:: Exercise goal ::
Begin with the line where "New Zealand, site RKU_CCAMH091." appears. Set down that line and the rest of the records below it exactly as given.

:: Input records ::
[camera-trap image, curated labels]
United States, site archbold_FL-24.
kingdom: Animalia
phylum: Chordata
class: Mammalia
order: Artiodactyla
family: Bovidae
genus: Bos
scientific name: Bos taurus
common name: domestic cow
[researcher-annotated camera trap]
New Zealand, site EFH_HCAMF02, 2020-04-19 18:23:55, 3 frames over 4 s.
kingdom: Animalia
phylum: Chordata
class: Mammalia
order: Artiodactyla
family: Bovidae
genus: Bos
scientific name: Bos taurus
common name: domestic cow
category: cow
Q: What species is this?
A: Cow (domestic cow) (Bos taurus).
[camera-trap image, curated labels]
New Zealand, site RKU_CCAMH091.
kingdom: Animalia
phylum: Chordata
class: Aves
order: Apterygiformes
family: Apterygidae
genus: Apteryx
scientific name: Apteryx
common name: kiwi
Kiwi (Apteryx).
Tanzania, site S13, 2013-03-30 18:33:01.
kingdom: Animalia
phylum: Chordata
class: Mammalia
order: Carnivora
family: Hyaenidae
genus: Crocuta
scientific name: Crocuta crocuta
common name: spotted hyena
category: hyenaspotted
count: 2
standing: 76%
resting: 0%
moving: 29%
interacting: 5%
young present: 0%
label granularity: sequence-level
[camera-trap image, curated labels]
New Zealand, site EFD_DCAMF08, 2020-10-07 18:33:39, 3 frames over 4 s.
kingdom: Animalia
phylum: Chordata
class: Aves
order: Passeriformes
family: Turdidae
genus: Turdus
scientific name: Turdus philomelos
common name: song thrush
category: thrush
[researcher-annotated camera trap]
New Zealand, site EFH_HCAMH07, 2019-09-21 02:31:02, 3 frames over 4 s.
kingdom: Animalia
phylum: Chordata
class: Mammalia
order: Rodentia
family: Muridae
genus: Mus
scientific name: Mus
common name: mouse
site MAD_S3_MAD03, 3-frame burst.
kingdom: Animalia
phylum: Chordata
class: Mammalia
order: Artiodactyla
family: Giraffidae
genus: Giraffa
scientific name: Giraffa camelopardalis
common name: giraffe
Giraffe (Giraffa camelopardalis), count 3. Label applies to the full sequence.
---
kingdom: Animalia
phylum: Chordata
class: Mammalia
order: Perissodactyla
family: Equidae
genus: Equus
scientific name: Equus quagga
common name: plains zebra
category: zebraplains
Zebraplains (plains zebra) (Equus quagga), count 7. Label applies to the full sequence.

:: Written reply ::
New Zealand, site RKU_CCAMH091.
kingdom: Animalia
phylum: Chordata
class: Aves
order: Apterygiformes
family: Apterygidae
genus: Apteryx
scientific name: Apteryx
common name: kiwi
Kiwi (Apteryx).
Tanzania, site S13, 2013-03-30 18:33:01.
kingdom: Animalia
phylum: Chordata
class: Mammalia
order: Carnivora
family: Hyaenidae
genus: Crocuta
scientific name: Crocuta crocuta
common name: spotted hyena
category: hyenaspotted
count: 2
standing: 76%
resting: 0%
moving: 29%
interacting: 5%
young present: 0%
label granularity: sequence-level
[camera-trap image, curated labels]
New Zealand, site EFD_DCAMF08, 2020-10-07 18:33:39, 3 frames over 4 s.
kingdom: Animalia
phylum: Chordata
class: Aves
order: Passeriformes
family: Turdidae
genus: Turdus
scientific name: Turdus philomelos
common name: song thrush
category: thrush
[researcher-annotated camera trap]
New Zealand, site EFH_HCAMH07, 2019-09-21 02:31:02, 3 frames over 4 s.
kingdom: Animalia
phylum: Chordata
class: Mammalia
order: Rodentia
family: Muridae
genus: Mus
scientific name: Mus
common name: mouse
site MAD_S3_MAD03, 3-frame burst.
kingdom: Animalia
phylum: Chordata
class: Mammalia
order: Artiodactyla
family: Giraffidae
genus: Giraffa
scientific name: Giraffa camelopardalis
common name: giraffe
Giraffe (Giraffa camelopardalis), count 3. Label applies to the full sequence.
---
kingdom: Animalia
phylum: Chordata
class: Mammalia
order: Perissodactyla
family: Equidae
genus: Equus
scientific name: Equus quagga
common name: plains zebra
category: zebraplains
Zebraplains (plains zebra) (Equus quagga), count 7. Label applies to the full sequence.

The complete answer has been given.